Kenny was born in one of those counties in Eastern Kentucky where fiddle players seemed to sprout like tobacco crops.

Being a musician got him out of the coal mines, he told me one dark night at Beanblossom, Ind., when he was taking a breather from a jam session.

Fiddlers have to keep their bow arms loose and fluid, and that takes constant practice, so by midnight Kenny, Ricky Skaggs and Buddy Griffin were playing around the campfire at Monroe's Beanblossom Festival long after the stage show had shut down.

They played "Gold Rush" and "Roanoke" 'til they were ready to drop from heat and fatigue. The band bus was threatening to leave, but still they played on.

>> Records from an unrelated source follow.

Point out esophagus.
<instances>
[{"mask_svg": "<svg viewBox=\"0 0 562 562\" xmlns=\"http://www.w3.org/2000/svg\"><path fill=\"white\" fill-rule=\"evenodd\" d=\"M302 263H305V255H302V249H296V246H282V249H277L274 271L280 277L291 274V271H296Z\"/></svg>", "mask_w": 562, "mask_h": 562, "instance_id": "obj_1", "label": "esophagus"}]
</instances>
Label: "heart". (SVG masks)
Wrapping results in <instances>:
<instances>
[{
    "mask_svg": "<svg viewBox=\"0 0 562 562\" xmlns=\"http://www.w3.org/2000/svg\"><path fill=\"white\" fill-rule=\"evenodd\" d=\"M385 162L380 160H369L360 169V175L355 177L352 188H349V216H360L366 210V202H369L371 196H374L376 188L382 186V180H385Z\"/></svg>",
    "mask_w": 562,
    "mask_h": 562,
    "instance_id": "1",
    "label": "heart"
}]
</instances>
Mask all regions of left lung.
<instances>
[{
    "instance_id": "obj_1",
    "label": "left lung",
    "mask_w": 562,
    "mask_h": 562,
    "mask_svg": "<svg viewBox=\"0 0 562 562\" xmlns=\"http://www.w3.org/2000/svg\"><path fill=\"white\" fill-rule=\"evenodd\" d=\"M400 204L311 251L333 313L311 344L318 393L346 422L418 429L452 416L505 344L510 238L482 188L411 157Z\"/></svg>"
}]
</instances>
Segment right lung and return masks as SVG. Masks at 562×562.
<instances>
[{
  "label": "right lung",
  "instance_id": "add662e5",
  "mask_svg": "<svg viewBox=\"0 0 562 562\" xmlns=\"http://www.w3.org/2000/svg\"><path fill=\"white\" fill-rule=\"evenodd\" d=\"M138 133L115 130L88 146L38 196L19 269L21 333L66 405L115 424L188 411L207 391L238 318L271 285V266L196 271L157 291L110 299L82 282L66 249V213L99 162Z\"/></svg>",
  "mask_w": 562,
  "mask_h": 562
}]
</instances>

Eventually, one of them would break into a harmony part, a perfectly pitched musical third above the lead line, played on an instrument with no frets.

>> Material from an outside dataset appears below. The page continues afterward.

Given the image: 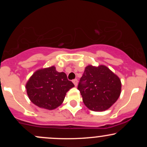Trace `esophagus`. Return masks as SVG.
<instances>
[{"instance_id":"esophagus-1","label":"esophagus","mask_w":147,"mask_h":147,"mask_svg":"<svg viewBox=\"0 0 147 147\" xmlns=\"http://www.w3.org/2000/svg\"><path fill=\"white\" fill-rule=\"evenodd\" d=\"M72 82L75 84V86H77L78 85V81H77V79H74V80H72Z\"/></svg>"}]
</instances>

I believe many classical violinists might look up to some of these self-taught musicians. To me they were giants.

After the Bluegrass Museum, I'll go to Dayton to be awarded the Ohio Heritage Fellowship in ceremonies at Dayton's Cityfolk Festival. The same night, I'll perform with banjo player Tony Ellis from Springfield, Ohio, who won the same award a couple of years ago.

It feels nice to be recognized by my peers, yet something about it drags at my heart like a fiddle bow without enough rosin.

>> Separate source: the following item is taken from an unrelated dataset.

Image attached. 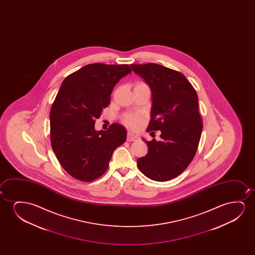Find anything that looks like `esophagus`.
<instances>
[{"mask_svg":"<svg viewBox=\"0 0 255 255\" xmlns=\"http://www.w3.org/2000/svg\"><path fill=\"white\" fill-rule=\"evenodd\" d=\"M138 139V136L135 135V134H133L132 132H128L127 133V140L128 141H135V140Z\"/></svg>","mask_w":255,"mask_h":255,"instance_id":"34e87169","label":"esophagus"}]
</instances>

My best years as a Bluegrass musician are over. Though I still enjoy getting out and doing the occasional concert or show, my main work is done now.

I'll miss standing around the campfire at Beanblossom listening to the fiddle players test their mettle. The years when I traveled around the country in a Ford van with Buddy and Jeff went by too quickly, almost like a dream you can't quite grasp.

It might surprise you to know that Cincinnati, Middletown and Dayton have been important places for the development of musical talent. Musicians came here from Baltimore, Eastern Kentucky, Virginia or West Virginia and stayed because we had King Records, where they could work as sidemen. We also had radio stations that paid for live music, and Cincinnati's Musician's Union Local 1 was the first such union in the country.

The late Leo Underhill, a Jazz DJ, used to talk about the early days of broadcasting in Cincinnati. He preferred spinning Jazz to Country music, but radio stations weren't as specialized in the 1950s as they are now. The same station that brought you Frank Sinatra could also program Country and Bluegrass.

Leo told me that nobody who was anybody in Country music ever came through Cincinnati without stopping to "shake and howdy" with the DJs at the local radio stations.

"Hell," Leo said, "Cincinnati was Nashville in those days."

The Osborne Brothers migrated to Dayton from Hyden, Ky., and got famous when they recorded "Rocky Top," a banjo-blazing, high-tenor singing Bluegrass record that's still the fight song at the University of Tennessee.

Red Allen lived in Dayton, too. He was originally from Pigeon Roost Holler, Ky., and he recorded one of my favorite Bluegrass songs, "The Little Girl and the Dreadful Snake."

His son, Harley Allen, who started out playing in a Bluegrass band with his father and brothers, used to sleep on my couch when he was in Cincinnati. Later, he moved to Nashville to work as a songwriter. Nowadays he's a millionaire.

Singer Karin Bergquist told me she used to drive out to Georgetown, Ohio, every Sunday afternoon when I had the Sunday afternoon shift at WNKU (89.7 FM) because she loved to listen to the show and that's the only way she could get the signal.

Like Karin, I used to drive to Cincinnati-Dayton Road in the afternoons to hear Moon Mullins broadcast from Middletown. In those days, Moon was the only DJ who played Bluegrass, and he was an icon.

When Moon didn't like a new record, he'd break it in two or scratch it with the needle and say, "That'll be enough of that."

Back in the day, he was irascible, cranky, funny and knew exactly what he wanted to hear — but those days are now gone.

I think if you wait long enough, everything changes. I used to be a musician, scratching out a living playing on the road. Now I'm in a museum.

To all the folks who listened to the Katie Laur Band "back in the day," thanks for your support. Thanks for the laughs. Most of all, thanks for the memories.